Mencari Masjid Pada Masa PJJ

 
Gambar di atas tersebar luas di media sosial sebagai ajakan kepada pihak takmir memasang perangkat Wifi di masjid untuk memudahkan anak-anak yang bermukim di sekitar masjid melakukan pembelajaran jarak jauh (PJJ) selama masa pandemi. Saya amati di beranda Facebook, sebagian pertemanan yang membagikan gambar tadi menunjukkan sikap setuju dengan menuliskan status ajakan agar pihak takmir merealisasikan gagasan tersebut, sedangkan sebagian yang lain menunjukkan kekhawatiran dengan dipasangnya perangkat WiFi di masjid justru akan menyebabkan kalangan pemuda menyalahgunakannya untuk bermain game online, sehingga melalaikan dari aktivitas peribadatan di masjid.

Saya memiliki posisi yang berbeda di antara kedua sikap tadi, yakni tidak begitu saja menyetujuinya dan tidak perlu merasa khawatir jika saja pemasangan Wifi di masjid bukan hanya difahami secara teknis-instrumental sebatas instalasi perangkat, tetapi juga difahami dalam perspektif sosial dan kultural keagamaan. Sebelum membahas persoalan ini, tulisan ini akan terlebih dahulu mengupas peran masjid dalam bidang pendidikan dan akar asal muasalnya, yang ironisnya dari masa ke masa semakin menyempit sebatas pada pengajaran baca dan tulis Al-Qur’an bagi anak usia dini, sedangkan pendidikan selainnya telah diserahkan kepada institusi pendidikan formal sesuai jenjang pendidikan yang telah diatur oleh penyelenggara negara.

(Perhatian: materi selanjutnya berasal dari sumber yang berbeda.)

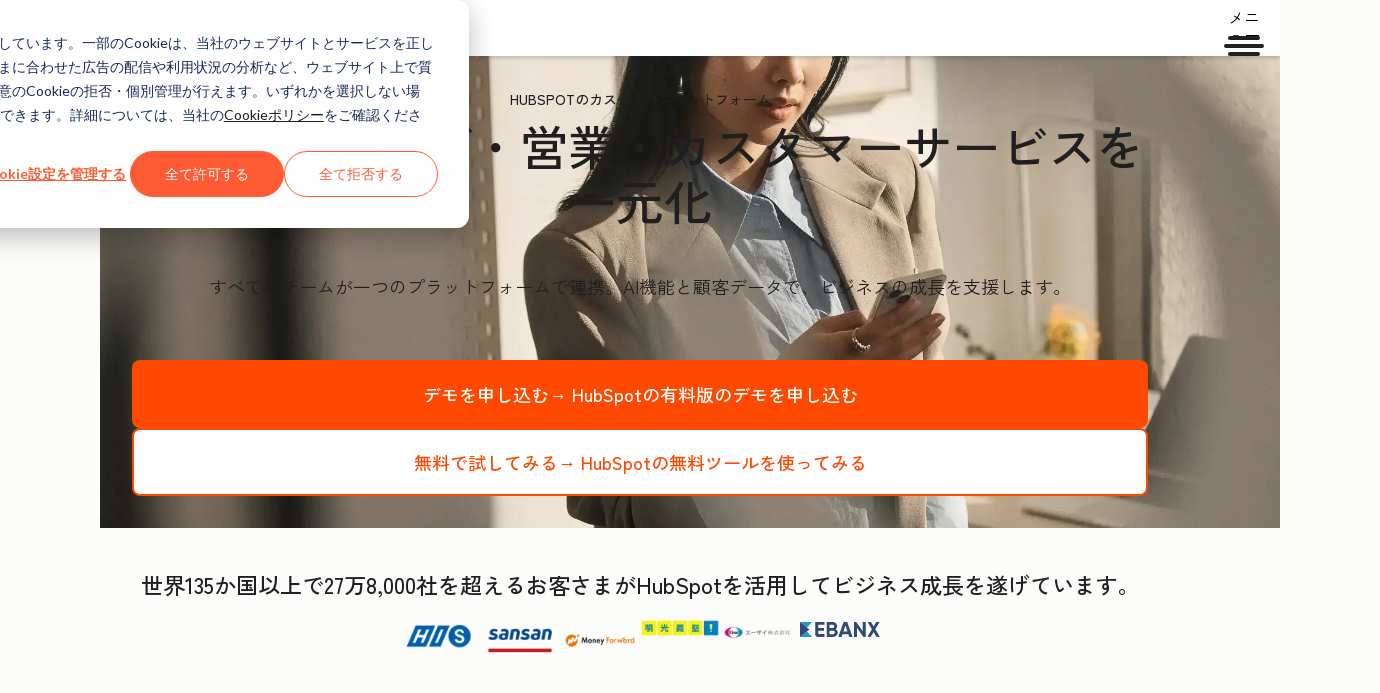

--- FILE ---
content_type: application/javascript
request_url: https://www.hubspot.jp/hubfs/hub_generated/module_assets/1/194032616504/1767716238983/module_WTM_-_WF_-_Page_Header_-_Human.min.js
body_size: -533
content:
var module_194032616504=void 0;
//# sourceURL=https://53.fs1.hubspotusercontent-na1.net/hubfs/53/hub_generated/module_assets/1/194032616504/1767716238983/module_WTM_-_WF_-_Page_Header_-_Human.js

Penyempitan peran pendidikan tersebut menjadikan masjid tidak banyak memiliki andil dalam pembentukan intelektualitas jama’ahnya, terlebih dikaitkan dengan keimanan dan aktualisasinya dalam keberIslaman sehari-hari. Termasuk dampak dari penyempitan peran tersebut ialah kegagapan masjid dalam menghadapi permasalahan PJJ. Dalam konteks inilah ajakan di media sosial untuk memasang perangkat Wifi dapat difahami sebagai kegelisahan berbalut harapan umat Islam untuk mencari masjid yang mampu berperan menuntaskan permasalahan dan pemenuhan kebutuhan yang terbilang mendesak untuk ditangani. Pertanyaannya lalu, di manakah masjid tersebut berada? Sudahkan ditemukan?